» PROBLEM SET
A. Please summarize the blog post about Ashton in two sentences.
B. Write the next paragraph of the blog post about Ashton, picking up after its final sentence.

------ SOURCE DOCUMENT ------

Sunday 11 August 2019

We're all one...



                                                   Raw material for the Championships 

Apparently a great opportunity awaits you on October 13th, and boy, are we all going to need some cheering up this autumn! Sign up now. There’s just the chance you could become a World Champion – at conkers. The hosting of this prestigious event is just one of the many charming and quirky things about Ashton (near Oundle, as opposed to the one up the road from Roade!)

 Like many of his family Charles Rothschild (b. 1877) was a banker, but there was much more to the chap than that. He was passionate about Natural History, and the family story is that he was drawn to the area of Ashton - where as in many other places the Rothschilds had a house and land - because of the plethora of butterflies to be found there. He employed the architect William Huckvale to pull down the old house at Ashton Wold and build a new, healthier one furnished with all the turn-of-the-century mod cons. He also built a model village for the estate workers near the Polebrook road in a style that recalls the more famous Edwin Lutyens, providing an enlightened degree of comfort for a community of ordinary people too. Charles’ interest in the natural world passed to his daughter Miriam, who became a world expert on fleas.

 There’s no church in Ashton as such, but there is the ‘Creed Chapel’, which was built in the eighteenth century on a parcel of land known as ‘Play Close’ near what is now the Chequered Skipper pub. The ecclesiastical history of this little chapel is odd. Never consecrated, it was only licensed for ‘divine service’ after many decades. The Creed family charity provided for a clergyperson to come to Ashton until as late as the nineteen eighties, at which time it decided to concentrate on its major function of supporting the education of the village children . The door’s locked so I can’t get in, and so don’t get to see the family paintings.

 
I’m replaying my last walk in reverse as far as the shooting range, which I now know to be for the young men and women of Oundle School, so should be safe to cross during the summer vacation. I find being in the presence of guns anxiety-provoking – it causes an unpleasant, visceral, sympathetic, stomach lurch. There’s been much discussion about firearms in recent days: two more mass shootings in the US, greeted with the usual faulty reasoning and hypocrisy by their politicians and lobbyists, and calls in the UK for the police to be routinely armed after an unprovoked machete attack on an officer. This is surely not way-to-go. As with Nixon and Reagan, unorthodox Republican presidents sometimes achieve the unexpected. It’s probably within his power for Trump to make some limited moves towards gun control in the US, but whether he’ll deem it an electoral plus or minus is another matter – and I suppose that’s probably the significant factor.

------ SUPPLIED RECORDS ------

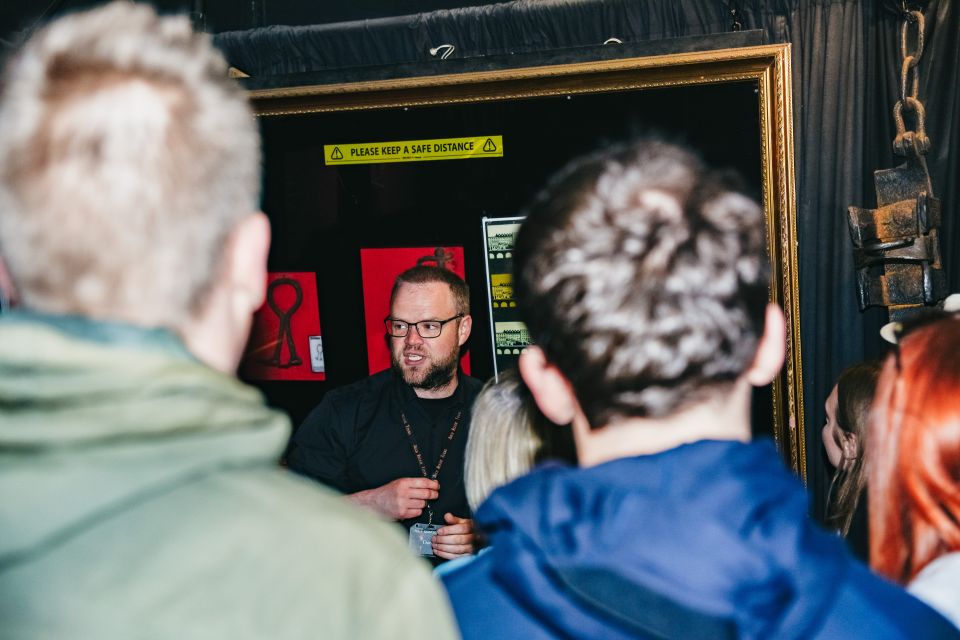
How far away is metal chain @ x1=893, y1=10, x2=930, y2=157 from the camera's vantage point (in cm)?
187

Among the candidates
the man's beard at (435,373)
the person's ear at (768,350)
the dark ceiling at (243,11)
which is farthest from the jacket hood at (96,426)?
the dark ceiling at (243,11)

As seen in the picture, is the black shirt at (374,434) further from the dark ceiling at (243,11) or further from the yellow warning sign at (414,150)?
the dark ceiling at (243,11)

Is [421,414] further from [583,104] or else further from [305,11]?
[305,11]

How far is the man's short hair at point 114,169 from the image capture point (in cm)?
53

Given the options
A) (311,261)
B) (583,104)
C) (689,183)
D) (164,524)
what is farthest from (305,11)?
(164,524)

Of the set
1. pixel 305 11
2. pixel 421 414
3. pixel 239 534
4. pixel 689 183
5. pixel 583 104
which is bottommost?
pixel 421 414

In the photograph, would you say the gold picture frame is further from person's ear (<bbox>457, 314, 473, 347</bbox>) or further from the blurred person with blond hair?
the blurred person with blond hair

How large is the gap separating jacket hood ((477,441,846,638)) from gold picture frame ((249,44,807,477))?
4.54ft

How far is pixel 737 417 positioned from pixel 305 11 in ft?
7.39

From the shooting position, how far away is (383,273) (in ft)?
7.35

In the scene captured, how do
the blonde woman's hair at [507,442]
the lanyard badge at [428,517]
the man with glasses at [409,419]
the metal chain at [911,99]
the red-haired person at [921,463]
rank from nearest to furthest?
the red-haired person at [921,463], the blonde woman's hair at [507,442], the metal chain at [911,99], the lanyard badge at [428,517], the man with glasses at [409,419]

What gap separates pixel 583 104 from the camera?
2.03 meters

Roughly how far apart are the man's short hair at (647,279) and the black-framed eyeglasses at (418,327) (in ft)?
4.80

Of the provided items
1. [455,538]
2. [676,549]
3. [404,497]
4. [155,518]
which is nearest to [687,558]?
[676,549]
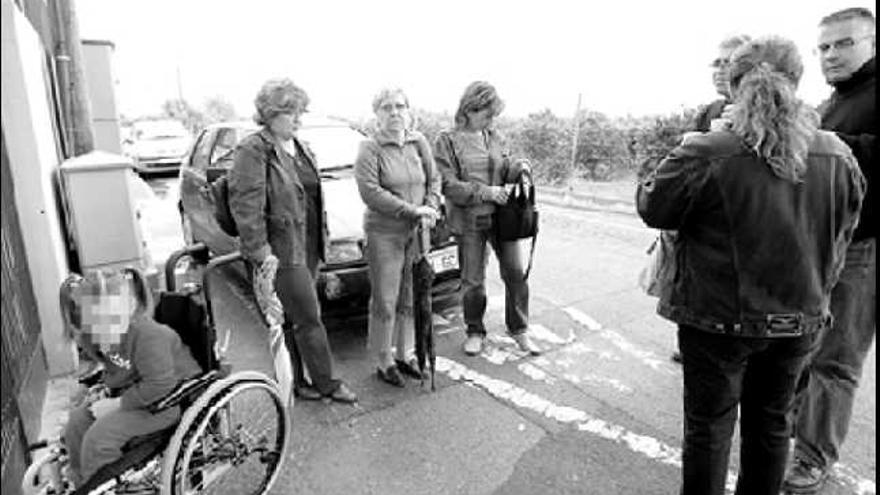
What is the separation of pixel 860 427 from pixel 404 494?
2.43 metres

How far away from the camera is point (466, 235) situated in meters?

------

» THE RESPONSES
A. The post describes Ashton, near Oundle, which hosts a conker world championship on October 13th, and recounts how the banker and naturalist Charles Rothschild rebuilt the house at Ashton Wold and built a model village for his estate workers. It also notes the unusual history of the eighteenth-century Creed Chapel and, during a walk past the Oundle School shooting range, reflects on recent gun violence and the debate over firearms in the US and the UK.

B.
 I hang a left and follow the bridleway across the fields to Tansor Lodge. Once I’m on the far side of the A605, I find myself in a field system with a gang of sprightly young calves, who look like they’re up for a rumble. They sprint along behind a hedge a hundred metres away on a parallel line, clearly aware of my presence, play peek-a-boo at a water trough, and then bounce round the field’s short side to huddle challengingly near the gated exit. ‘Yeah, well, watcha gonna do about it?’  seems to be the message: a bunch of teddy boys fingering their flick knives. Maybe they’ve seen West Side Story. (I’ve certainly been watching Shaun The Sheep!)  I try to look as big as possible, and as little like a source of food or entertainment as possible, and maintain a firm path towards the gate. When I’m within a couple of cricket pitches’ distance, they do an ‘only kidding’ and make like they’re being pursued by a team of rancheros with lassoes back whence they came. Kids, eh!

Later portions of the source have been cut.